## RECORDS FOR PROCESSING
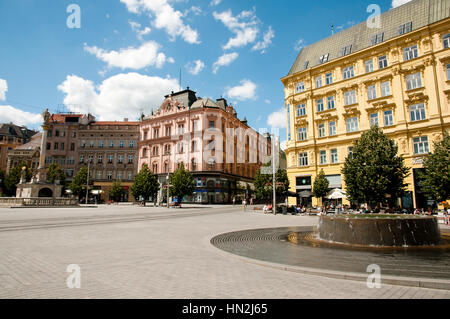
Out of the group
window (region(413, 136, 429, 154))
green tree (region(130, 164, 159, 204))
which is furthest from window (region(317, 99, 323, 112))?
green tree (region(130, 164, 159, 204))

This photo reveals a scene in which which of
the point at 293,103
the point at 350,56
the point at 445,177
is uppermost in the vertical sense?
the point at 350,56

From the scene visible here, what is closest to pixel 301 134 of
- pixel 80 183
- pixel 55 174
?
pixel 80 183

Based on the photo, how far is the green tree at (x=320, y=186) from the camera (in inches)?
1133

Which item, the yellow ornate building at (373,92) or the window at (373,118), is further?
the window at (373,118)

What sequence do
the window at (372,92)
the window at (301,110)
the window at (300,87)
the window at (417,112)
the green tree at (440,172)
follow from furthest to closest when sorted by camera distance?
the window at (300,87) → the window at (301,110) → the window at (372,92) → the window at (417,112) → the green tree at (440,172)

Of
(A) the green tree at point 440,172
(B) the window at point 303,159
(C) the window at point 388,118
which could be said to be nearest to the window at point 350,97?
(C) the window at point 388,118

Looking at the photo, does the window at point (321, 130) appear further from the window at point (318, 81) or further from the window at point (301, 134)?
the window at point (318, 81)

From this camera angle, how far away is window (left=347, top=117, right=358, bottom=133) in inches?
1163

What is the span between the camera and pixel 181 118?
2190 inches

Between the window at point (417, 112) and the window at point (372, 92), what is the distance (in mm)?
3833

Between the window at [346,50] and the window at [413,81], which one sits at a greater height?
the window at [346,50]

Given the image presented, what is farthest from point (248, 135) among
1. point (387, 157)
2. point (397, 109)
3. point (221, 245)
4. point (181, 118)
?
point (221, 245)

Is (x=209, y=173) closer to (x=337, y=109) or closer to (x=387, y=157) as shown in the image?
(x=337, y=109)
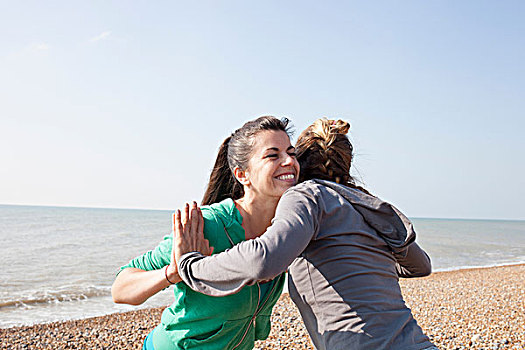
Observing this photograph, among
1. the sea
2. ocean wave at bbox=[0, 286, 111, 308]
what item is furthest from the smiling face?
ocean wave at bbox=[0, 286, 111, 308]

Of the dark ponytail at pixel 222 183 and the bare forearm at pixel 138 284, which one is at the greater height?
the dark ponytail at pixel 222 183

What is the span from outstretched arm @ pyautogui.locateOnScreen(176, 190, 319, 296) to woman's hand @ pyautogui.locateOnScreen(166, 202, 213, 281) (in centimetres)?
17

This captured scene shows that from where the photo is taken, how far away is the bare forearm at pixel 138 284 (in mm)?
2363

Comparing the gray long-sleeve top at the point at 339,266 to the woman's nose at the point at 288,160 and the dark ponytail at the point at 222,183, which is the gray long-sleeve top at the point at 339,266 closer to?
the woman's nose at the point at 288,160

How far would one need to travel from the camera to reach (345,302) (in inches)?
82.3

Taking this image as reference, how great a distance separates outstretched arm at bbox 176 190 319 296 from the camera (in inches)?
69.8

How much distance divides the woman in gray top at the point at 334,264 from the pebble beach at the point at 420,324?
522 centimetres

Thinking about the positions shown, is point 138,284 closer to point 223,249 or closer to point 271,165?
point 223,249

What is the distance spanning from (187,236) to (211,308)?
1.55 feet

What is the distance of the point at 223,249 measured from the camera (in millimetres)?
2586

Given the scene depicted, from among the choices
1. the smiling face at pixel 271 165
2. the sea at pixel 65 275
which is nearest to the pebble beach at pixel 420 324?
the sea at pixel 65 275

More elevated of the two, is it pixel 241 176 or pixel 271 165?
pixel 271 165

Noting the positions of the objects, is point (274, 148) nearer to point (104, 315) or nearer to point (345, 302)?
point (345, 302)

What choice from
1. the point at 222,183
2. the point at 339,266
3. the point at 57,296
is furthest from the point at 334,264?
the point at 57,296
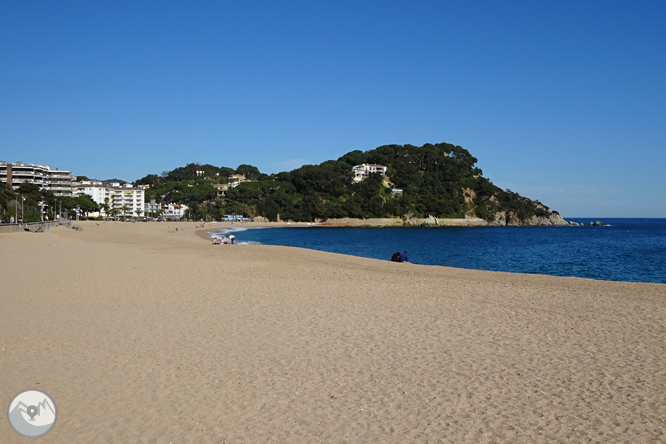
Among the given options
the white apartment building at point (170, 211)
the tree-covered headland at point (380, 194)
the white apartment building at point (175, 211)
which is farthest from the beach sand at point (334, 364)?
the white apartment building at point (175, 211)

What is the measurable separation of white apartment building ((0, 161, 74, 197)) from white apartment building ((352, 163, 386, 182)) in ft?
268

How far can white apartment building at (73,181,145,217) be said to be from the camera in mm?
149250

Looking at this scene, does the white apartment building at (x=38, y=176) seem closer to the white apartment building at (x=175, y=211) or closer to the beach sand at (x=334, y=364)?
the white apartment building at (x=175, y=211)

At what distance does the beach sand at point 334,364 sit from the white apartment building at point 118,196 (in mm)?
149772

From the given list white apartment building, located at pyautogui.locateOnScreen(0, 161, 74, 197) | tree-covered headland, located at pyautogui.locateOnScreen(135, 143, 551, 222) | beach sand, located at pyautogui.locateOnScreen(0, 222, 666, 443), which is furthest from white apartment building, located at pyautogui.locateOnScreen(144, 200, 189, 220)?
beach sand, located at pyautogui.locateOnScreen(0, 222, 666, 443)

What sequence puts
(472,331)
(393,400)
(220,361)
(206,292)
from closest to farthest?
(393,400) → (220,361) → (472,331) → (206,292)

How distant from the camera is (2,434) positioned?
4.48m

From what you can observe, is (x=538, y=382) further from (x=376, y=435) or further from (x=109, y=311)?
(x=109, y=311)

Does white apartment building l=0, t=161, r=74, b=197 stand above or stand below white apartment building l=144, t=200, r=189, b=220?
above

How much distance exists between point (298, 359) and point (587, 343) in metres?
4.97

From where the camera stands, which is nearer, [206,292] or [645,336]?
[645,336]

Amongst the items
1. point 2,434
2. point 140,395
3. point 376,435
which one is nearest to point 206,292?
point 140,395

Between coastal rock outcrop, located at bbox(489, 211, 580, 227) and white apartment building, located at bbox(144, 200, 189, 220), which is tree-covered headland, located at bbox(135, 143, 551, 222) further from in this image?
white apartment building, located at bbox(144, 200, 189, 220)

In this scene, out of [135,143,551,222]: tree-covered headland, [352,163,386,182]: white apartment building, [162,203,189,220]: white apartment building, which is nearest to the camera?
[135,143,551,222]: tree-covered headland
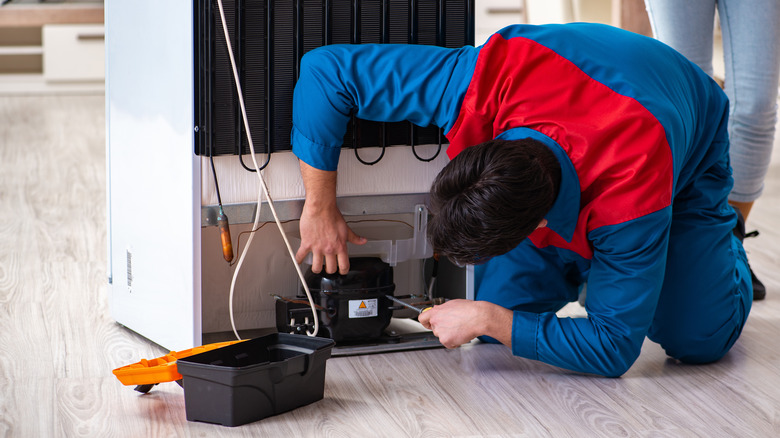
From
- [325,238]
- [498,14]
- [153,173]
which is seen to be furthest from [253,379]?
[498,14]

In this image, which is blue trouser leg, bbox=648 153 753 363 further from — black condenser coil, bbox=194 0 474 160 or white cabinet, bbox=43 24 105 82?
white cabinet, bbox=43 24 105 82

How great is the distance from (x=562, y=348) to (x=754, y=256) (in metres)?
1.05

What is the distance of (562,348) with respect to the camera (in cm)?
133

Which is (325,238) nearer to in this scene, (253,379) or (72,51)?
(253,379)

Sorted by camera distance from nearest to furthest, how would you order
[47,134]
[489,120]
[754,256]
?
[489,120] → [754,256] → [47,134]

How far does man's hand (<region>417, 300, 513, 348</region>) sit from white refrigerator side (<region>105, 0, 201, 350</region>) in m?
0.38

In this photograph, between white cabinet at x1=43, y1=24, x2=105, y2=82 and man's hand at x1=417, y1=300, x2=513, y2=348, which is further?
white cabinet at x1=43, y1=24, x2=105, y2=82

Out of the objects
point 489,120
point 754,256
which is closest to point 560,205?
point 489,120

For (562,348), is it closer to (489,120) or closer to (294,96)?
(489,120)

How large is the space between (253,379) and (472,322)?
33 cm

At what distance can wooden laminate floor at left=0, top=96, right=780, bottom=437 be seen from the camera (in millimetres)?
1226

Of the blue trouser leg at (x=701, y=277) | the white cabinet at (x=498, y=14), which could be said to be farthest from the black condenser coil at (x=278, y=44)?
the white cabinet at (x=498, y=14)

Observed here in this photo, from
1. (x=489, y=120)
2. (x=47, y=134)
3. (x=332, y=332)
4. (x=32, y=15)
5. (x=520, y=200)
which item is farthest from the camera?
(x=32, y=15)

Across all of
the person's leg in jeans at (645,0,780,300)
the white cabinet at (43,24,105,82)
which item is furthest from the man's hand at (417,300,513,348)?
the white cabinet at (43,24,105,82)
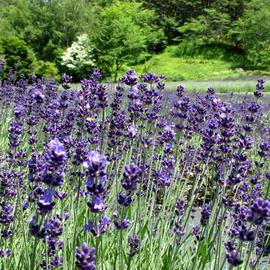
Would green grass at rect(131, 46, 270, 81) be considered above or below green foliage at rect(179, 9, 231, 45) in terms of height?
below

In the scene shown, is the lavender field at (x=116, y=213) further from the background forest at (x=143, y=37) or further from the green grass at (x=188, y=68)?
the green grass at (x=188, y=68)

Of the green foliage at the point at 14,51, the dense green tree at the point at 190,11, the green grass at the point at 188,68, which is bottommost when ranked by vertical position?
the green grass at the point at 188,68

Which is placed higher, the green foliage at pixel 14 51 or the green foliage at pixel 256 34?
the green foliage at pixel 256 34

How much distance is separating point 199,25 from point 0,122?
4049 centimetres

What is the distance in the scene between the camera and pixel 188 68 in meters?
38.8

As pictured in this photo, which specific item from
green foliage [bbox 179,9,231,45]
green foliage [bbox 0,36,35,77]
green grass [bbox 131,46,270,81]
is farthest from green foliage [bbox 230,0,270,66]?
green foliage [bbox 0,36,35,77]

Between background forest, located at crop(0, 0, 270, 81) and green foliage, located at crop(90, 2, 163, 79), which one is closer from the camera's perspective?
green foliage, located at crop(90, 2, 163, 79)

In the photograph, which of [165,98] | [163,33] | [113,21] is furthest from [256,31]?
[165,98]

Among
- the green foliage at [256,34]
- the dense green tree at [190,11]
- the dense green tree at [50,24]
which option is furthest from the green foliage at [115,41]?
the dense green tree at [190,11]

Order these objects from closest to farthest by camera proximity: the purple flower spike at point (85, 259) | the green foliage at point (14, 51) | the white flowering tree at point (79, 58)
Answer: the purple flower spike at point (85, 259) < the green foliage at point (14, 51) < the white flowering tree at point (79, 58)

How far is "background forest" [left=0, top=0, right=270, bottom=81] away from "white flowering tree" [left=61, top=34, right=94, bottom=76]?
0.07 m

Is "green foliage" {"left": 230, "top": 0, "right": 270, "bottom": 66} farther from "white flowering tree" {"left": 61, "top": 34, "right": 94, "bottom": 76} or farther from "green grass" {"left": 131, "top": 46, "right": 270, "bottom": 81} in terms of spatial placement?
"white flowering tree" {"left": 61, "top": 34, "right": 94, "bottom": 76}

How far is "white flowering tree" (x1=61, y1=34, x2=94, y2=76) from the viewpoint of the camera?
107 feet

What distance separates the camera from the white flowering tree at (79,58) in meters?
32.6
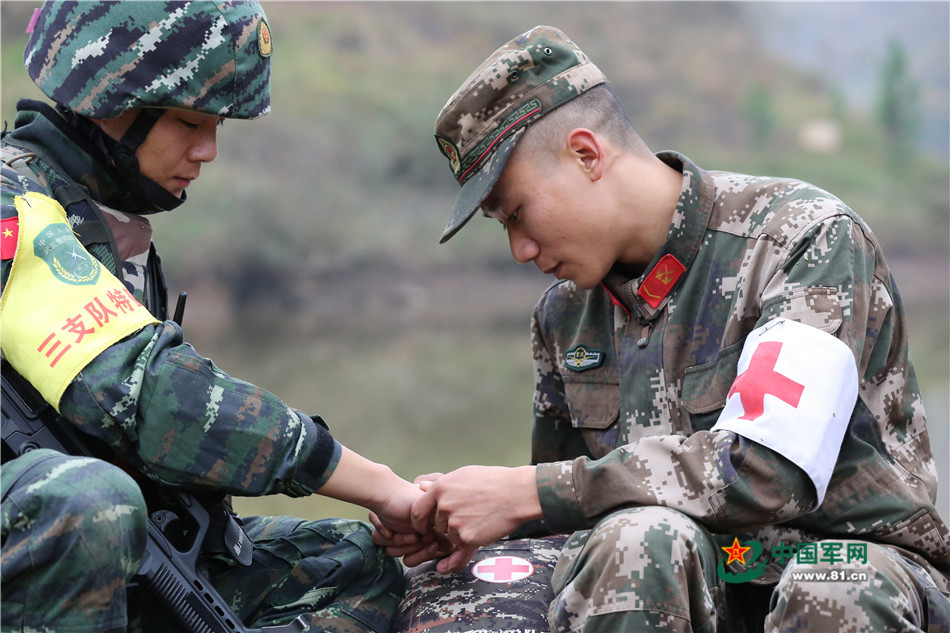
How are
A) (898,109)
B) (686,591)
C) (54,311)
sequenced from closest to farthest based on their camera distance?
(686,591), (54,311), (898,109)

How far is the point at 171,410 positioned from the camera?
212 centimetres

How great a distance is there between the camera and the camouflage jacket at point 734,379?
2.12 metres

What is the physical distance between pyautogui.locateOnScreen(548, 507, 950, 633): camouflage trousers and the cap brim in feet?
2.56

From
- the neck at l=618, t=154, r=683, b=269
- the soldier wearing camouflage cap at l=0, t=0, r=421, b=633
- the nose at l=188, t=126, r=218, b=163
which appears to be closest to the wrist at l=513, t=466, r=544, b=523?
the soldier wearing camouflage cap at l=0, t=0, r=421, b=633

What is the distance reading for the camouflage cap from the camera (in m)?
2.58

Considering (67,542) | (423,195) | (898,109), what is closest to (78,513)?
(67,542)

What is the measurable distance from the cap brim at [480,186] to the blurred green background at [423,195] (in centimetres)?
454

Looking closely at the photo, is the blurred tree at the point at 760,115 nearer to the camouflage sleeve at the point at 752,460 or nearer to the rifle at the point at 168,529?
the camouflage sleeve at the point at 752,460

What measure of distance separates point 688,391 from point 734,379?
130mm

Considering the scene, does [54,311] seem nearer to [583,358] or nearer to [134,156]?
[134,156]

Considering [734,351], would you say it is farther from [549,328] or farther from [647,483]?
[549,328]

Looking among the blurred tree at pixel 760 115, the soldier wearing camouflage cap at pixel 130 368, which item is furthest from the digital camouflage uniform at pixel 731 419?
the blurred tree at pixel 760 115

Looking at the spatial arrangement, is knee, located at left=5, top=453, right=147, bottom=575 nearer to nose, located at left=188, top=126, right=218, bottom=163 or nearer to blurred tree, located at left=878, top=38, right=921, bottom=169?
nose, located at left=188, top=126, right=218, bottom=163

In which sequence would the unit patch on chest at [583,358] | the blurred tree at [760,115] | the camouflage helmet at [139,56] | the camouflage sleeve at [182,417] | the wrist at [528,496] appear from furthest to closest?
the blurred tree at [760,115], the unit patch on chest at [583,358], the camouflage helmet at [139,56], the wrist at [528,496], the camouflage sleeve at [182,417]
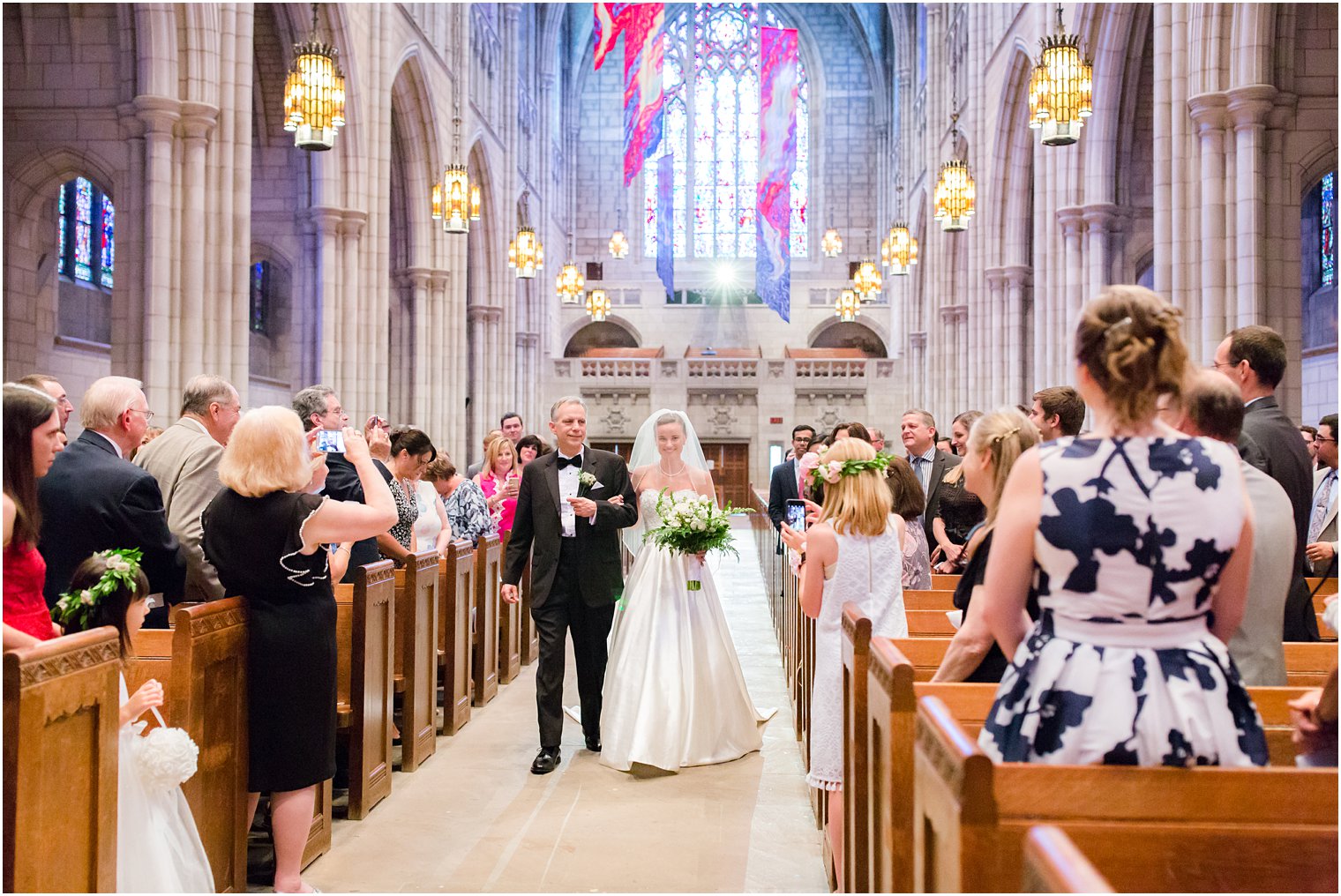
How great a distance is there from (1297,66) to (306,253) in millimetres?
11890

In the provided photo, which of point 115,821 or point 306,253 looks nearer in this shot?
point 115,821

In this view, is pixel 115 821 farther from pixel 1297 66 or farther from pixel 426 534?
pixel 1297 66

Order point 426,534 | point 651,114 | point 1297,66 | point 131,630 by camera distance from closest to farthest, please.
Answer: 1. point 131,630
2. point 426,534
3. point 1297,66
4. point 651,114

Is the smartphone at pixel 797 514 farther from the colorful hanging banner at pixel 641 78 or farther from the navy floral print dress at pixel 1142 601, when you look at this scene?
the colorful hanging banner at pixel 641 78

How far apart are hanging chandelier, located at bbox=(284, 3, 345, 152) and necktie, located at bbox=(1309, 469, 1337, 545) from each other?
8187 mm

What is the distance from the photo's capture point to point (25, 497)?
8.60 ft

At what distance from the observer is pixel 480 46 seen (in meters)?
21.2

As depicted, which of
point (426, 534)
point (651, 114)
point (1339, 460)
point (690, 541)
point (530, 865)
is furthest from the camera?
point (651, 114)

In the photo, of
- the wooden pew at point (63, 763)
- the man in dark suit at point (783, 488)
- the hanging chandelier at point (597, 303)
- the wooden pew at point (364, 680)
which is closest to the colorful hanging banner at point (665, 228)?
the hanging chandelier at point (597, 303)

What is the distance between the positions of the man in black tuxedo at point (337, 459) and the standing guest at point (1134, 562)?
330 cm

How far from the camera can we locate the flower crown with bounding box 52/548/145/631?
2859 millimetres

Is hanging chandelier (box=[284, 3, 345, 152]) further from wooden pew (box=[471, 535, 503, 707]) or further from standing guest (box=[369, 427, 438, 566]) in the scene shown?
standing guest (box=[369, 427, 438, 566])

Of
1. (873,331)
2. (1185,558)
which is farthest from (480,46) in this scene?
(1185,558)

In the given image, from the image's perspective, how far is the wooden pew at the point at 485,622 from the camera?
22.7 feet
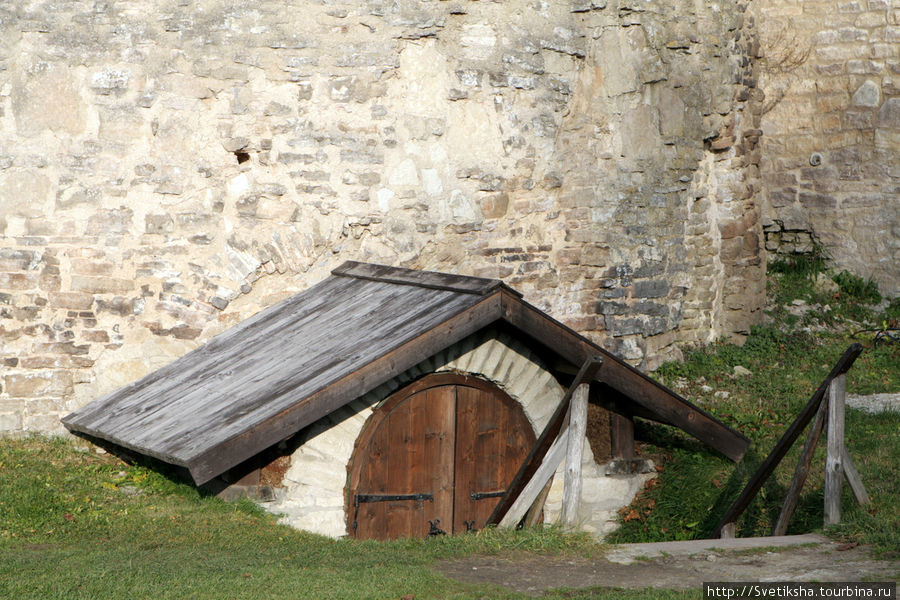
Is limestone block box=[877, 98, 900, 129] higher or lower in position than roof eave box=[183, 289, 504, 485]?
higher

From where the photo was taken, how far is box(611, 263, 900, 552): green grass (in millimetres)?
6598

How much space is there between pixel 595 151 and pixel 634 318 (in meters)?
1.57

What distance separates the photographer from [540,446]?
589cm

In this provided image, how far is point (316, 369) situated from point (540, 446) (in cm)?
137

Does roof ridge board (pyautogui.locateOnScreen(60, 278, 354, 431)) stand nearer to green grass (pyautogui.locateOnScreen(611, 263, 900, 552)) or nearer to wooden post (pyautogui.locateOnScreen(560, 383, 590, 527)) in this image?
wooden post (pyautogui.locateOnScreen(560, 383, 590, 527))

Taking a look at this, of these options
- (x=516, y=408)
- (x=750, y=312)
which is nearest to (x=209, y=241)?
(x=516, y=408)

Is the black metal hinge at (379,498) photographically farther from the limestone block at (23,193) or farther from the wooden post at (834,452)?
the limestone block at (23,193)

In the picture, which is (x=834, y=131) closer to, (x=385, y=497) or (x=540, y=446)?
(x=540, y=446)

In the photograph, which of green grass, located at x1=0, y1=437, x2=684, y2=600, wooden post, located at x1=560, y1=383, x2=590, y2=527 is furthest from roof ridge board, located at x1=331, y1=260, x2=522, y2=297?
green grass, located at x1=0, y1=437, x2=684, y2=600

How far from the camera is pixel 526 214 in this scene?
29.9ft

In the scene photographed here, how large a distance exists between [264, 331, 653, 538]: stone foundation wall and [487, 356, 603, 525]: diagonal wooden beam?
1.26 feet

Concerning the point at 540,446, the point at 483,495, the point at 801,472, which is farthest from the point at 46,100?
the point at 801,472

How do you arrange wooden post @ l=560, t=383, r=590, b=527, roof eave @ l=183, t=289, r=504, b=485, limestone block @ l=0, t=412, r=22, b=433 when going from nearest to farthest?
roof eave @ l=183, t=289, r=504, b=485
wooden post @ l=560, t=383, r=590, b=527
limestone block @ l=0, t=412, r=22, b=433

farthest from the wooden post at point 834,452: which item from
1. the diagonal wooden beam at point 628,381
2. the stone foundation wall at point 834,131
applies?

## SET TASK
Rewrite the entries above as a JSON list of strings, one string per line and omitting blank lines, beginning at the line that contains "In the scene photographed" and continuing through the final line of the entries.

## WRITTEN RESPONSE
[
  "In the scene photographed here, how large a distance exists between [264, 331, 653, 538]: stone foundation wall and [487, 356, 603, 525]: diagonal wooden beam?",
  "1.26 feet",
  "Concerning the point at 540,446, the point at 483,495, the point at 801,472, which is farthest from the point at 46,100?",
  "the point at 801,472",
  "How do you arrange wooden post @ l=560, t=383, r=590, b=527, roof eave @ l=183, t=289, r=504, b=485, limestone block @ l=0, t=412, r=22, b=433 when going from nearest to farthest?",
  "roof eave @ l=183, t=289, r=504, b=485",
  "wooden post @ l=560, t=383, r=590, b=527",
  "limestone block @ l=0, t=412, r=22, b=433",
  "farthest from the wooden post at point 834,452: which item from",
  "1. the diagonal wooden beam at point 628,381",
  "2. the stone foundation wall at point 834,131",
  "applies?"
]